We had passed through several Circles as we’d talked and, to be honest, I’d lost count of how many remained before we emerged into the World Above. Three perhaps. My knife was becoming dulled from the labor I’d put it to, but the rope was now cut through three quarters of the way, and the weight it was supporting put the remaining strands under such tension that they began to snap with the merest stroke of my blade.
Now I knew we were close to the surface because I could hear voices from somewhere overhead; or rather one particular voice, yelling orders:
“Keep hauling, all of you! Yes, that means you, too. Work! We’ve caught something big here. It’s not one of the giants, but it’s big!”
I looked up. There was a layer of rock a few hundred feet above us, with a crack in it which widened in one place. It was through this wider portion of the fissure that the four ropes——the two supporting Pappy G. and myself and the pair that had held the bait, disappeared. The brightness through the crack was more powerful than anything I’d ever seen Below. It pricked my eyes, so I looked away from it and put all my energies into cutting the last stubborn strands of rope. The image of the crack was still burned into my sight, however, like a lightening strike.
Throughout these last two or three minutes Pappy G. gave up both his litany of insults and the absurd attempt to appeal to my love for him as his son. He simply looked straight up at the hole in the heavens of the First Circle. The sight of it had apparently unleashed a primal terror in him, which found expression in a spewing forth of entreaties, which were steadily eroded by the sounds I’d never have imagined him capable of making: whimpers and sobs of terror.
“No, can’t go Above can’t go can’t——”
Tears of snot were streaming from his nostrils, which were enormous I realized for the first time, larger than his eyes.
“——in the dark, down deep, that’s where we have to, no, no you can’t you mustn’t.”
He became suddenly crazed with hysteria. “YOU KNOW WHAT’S UP THERE, BOY? IN THE LIGHT, BOY? THE LIGHT OF GOD IN HEAVEN. THE LIGHT WILL BURN OUT MY EYES. I DON’T WANT TO SEE! I DON’T WANT TO SEE!”

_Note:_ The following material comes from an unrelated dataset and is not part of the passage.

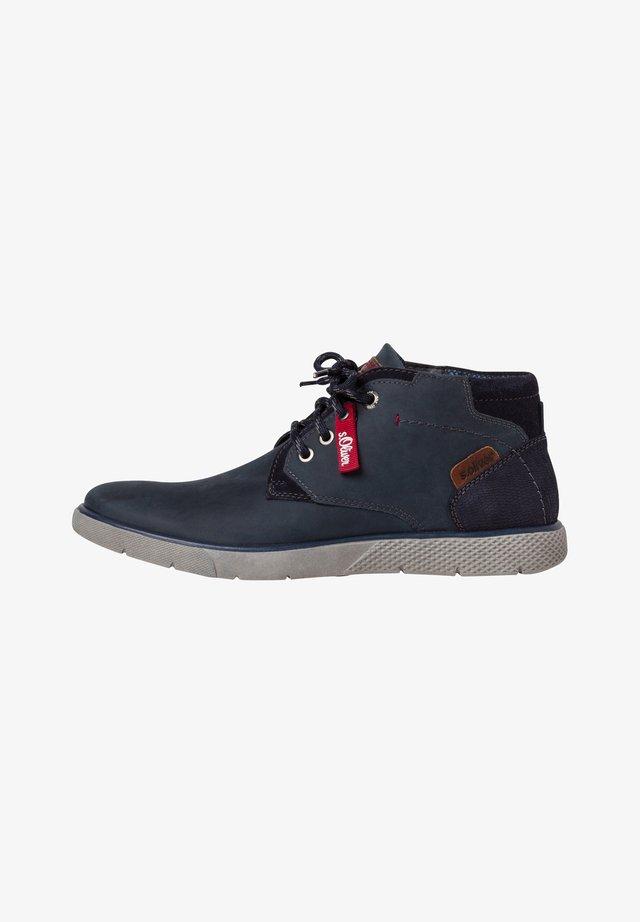 HALBSCHUH - Chaussures à lacets - navy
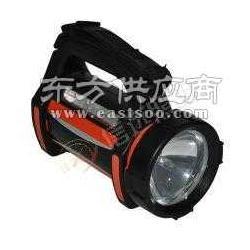 YMT3030C-BST6307手提式探照灯HID聚光灯抢险救灾图片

He thrashed around in terror as he vented all these feelings, trying his best to get his hands to cover his eyes, though this was a complete anatomical impossibility. Still he tried, writhing around within the confines of the net, his terrified cries so loud that when he took one short break for breath I heard somebody from the World Above saying: “Listen to that thing! What’s it saying?”
And then another voice: “Don’t listen. We don’t want our heads filled with demon talk. Block your ears, Father O’Brien, or he’d talk you out of your mind.”
That was all I had a chance to hear, because Pappy G. started sobbing and struggling again. The rope of his net creaked as it was tested by his antics. But it was not the net that broke. It was the few strands of the rope that still supported him. Given how little there was to snap, the noise it made was astonishingly loud, echoing up off the roof of rock above us.
The expression on Pappy Gatmuss’ face turned from one of metaphysical terror to something simpler. He was falling. And falling and falling.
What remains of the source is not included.